Egemen gitmişti. Rüştü futbolu bırakmıştı. Simao ülkeyi terk etmişti. Quaresma’yı yönetim istemiyordu. üstüne üstlük iki genç yıldız ismail’le Mustafa da ağır sakatlıklar geçirmişlerdi. Takım 20’lik gençlerle, uzun zamandır oynamayan yedeklere kalmıştı artık! Bu şartlarda Beşiktaş’ın Aralık’ı ligin en iyi top oynayan ve en fazla gol atan şampiyonluk adayı olarak bitireceği hayalini Ağustos’ta herhalde Aybaba dışında kimse kurmamıştır…

Tabii Beşiktaş’ın ilk yarıdaki masalsı hikâyesini doğru okuyabilmek için siyah-beyazlıların 80’lerin sonu-90’ların başındaki efsanevi Seba dönemini de hatırlamak gerek. Neredeyse tamamı Beşiktaş altyapısından yetişmiş bir ekip ve idealist bir hocayla 6 sezon üst üste ligi ilk ikide bitiren o takımın mayasında aynen bu sezon olduğu gibi “feda” zihniyeti vardı. O ekibin kaptanı Samet Aybaba da bu yılki takımına aynı ruhu enjekte etti yalnızca.

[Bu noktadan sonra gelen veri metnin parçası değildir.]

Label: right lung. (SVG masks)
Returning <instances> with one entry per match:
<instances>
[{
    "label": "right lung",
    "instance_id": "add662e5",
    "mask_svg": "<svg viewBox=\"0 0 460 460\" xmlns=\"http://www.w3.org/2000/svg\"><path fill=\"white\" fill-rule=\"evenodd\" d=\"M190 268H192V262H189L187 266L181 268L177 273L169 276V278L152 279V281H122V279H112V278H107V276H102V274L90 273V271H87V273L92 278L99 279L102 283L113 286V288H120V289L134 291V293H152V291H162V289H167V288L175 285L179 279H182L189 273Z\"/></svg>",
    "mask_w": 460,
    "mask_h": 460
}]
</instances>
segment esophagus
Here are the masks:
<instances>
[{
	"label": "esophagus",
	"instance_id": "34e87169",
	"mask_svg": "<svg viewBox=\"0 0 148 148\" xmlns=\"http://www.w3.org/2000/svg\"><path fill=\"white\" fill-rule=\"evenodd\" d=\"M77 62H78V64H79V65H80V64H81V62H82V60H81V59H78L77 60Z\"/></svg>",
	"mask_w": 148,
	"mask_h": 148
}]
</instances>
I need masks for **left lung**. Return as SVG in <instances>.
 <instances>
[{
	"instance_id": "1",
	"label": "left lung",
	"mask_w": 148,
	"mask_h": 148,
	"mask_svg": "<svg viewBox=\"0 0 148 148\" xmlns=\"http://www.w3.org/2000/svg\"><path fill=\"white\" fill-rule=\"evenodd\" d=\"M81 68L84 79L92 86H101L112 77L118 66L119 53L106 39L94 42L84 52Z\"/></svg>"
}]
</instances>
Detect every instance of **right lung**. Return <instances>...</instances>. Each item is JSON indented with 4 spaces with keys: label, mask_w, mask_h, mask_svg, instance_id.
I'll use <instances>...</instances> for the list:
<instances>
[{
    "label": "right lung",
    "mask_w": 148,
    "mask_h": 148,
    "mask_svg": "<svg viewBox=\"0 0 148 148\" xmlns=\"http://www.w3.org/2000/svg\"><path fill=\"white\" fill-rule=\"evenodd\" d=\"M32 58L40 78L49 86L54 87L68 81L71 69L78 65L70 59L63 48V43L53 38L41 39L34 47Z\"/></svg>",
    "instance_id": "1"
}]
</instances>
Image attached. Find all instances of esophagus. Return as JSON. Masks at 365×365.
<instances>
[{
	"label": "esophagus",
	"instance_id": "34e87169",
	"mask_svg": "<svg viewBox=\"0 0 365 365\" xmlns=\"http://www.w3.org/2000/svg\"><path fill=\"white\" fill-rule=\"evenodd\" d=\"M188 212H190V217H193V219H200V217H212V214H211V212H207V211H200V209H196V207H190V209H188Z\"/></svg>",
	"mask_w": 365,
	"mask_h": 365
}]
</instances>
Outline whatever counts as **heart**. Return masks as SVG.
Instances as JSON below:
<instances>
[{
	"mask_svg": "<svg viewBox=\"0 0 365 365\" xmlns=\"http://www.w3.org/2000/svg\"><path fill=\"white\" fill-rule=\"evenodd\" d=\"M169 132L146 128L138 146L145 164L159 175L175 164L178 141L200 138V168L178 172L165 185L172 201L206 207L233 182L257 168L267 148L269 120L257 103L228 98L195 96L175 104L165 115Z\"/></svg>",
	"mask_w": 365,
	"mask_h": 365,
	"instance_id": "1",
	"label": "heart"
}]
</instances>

Yine o efsanevi takımın yıldızlarından Feyyaz Uçar da, 2000’lerin başında Beşiktaş’ın transfere milyon dolarlar saçtığı dönemde bu kulübün yönteminin bu olamayacağını çok güzel bir dille anlatmıştı MiLLiYET’TEKi köşesinde: “Biz üst üste üç şampiyonluk alırken, ligi namağlup zirvede bitirirken bile üçüncü sayfa takımıydık. çünkü bu kulübün mazisinde şaşa ve iddia değil, eğitim ve tevazu vardır. Bu kulüp ne zaman üçüncü sayfa takımı olmaktan sıkılıp birinci sayfaya atlamak istedi; o zaman kimyası şaştı, gerçek hüviyetinden koptu…”

Herkes gelişti

Feyyaz Uçar’ın üç muhteşem cümlede özetlediği, Samet Aybaba’nın sahneye koyduğu bu anlayış Beşiktaş’a 30 hak edilmiş puan ve taraflı-tarafsız saygı kazandırdı ilk yarıda. Ama Aybaba’nın tabii ki tek başarısı saha dışında değildi.

Samet Hoca transferde belki çok başarılı sayılmazdı, taraftarın Uğur’un, McGregor’ın veya Escude’nin performanslarından memnun olduğunu söylemek sanırım zor. Ama Aybaba kadrodaki hemen herkesi geliştirmeyi başarıp, hemen herkese kariyerinin en iyi dönemini yaşatınca transferlerin katkısı da beşinci planda kaldı bu sene. Hilbert harika gitti, gelişimi durdu dediğimiz Necip her geçen gün ofans katkısını artırdı. Holosko yeniden doğdu, Veli başka bir oyuncuya dönüştü. Oğuzhan, Ersan ve Olcay takımın beklenmedik ana arterleri olurken, Fernandes ve Almeida da kendi kariyerlerinin zirvesine ulaştılar. Bir ekipte birey birey herkes gelişince, takım da gelişti doğal olarak…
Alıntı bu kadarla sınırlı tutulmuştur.